Forest Fires - Fire Traps Around Our Village Ought to be Cleaned Up
Forest Republican – Thursday May 10, 1900
The forest fires have apparently been raging in all directions, of course this means in the evergreen belt. Hardwoods have not been molested, but pine and other evergreens have been licked up with avidity. This is particularly true of the country to the east of Crandon. For several days the smoke from the burning country obscured the sun at mid-day, and, as night approached, all objects were shut out from view. Smoke could not only be seen, but it could be smelt and tasted. It seems that the rain would never come, that the whole country would be swept by fire, but Monday night saw a change. A gentle shower fell most of the night and Tuesday morning everything was soaked with moisture. Rain was never more welcome.
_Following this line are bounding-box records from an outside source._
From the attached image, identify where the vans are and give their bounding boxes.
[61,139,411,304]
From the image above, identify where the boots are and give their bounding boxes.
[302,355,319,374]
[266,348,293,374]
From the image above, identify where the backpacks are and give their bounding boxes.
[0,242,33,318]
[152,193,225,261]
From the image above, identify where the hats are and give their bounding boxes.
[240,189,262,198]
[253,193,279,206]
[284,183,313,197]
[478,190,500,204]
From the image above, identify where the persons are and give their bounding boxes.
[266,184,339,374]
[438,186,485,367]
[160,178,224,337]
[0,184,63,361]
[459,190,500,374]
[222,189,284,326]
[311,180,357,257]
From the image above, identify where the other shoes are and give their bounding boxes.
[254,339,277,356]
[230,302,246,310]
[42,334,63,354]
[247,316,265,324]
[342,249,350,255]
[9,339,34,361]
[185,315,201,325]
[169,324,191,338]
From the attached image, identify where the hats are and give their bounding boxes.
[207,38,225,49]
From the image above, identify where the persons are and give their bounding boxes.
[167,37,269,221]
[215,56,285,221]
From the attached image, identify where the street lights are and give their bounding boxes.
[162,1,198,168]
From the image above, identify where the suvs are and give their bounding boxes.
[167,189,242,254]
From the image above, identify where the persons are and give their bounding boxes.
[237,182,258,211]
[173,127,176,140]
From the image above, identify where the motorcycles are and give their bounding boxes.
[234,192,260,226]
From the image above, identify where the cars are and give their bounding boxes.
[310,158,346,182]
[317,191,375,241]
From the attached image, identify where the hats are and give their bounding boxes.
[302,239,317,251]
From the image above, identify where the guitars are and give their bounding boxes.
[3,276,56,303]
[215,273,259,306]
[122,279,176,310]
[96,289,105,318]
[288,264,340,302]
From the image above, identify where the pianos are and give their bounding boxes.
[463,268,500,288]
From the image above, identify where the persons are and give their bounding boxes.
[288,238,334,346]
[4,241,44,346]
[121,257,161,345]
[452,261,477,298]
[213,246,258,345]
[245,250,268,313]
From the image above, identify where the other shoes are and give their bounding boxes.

Forest Republican - May 2, 1901.
Brush fires running in the woods have been quite prevalent. The store and boarding house at Laona were endangered Monday.
Issue Warnings to Stop Brush Fires
Appleton Post Crescent – October 2, 1924
Oconto, Wisconsin – Warning notices are being issued by wire and posted in Forest county to prevent the spread of forest and brush fires which are now raging in the vicinity of Laona along the Soo railway. Friday night 100 men were making a desperate fight to stop the fires which are rapidly spreading through the dry leaves and which are now burning in the green timber. The conditions in the fire zone Saturday morning were dangerous and settlers are warned to be ready to protect their lives and property.
Brush Fires Raging in Country Around Laona
Ironwood Daily Globe - October 25, 1924
Oconto, Wisconsin - Warning notices are being issued by wire and posted in Forest county to prevent the spread of forest and brush fires which are now raging in the vicinity of Laona along the Soo railway. Last night, men were making a desperate fight to stop the fires which are rapidly spreading through the dry leaves and which are now running into the green timber. The conditions in the fire zone this morning were dangerous and settlers are warned to be ready to protect their lives and properties.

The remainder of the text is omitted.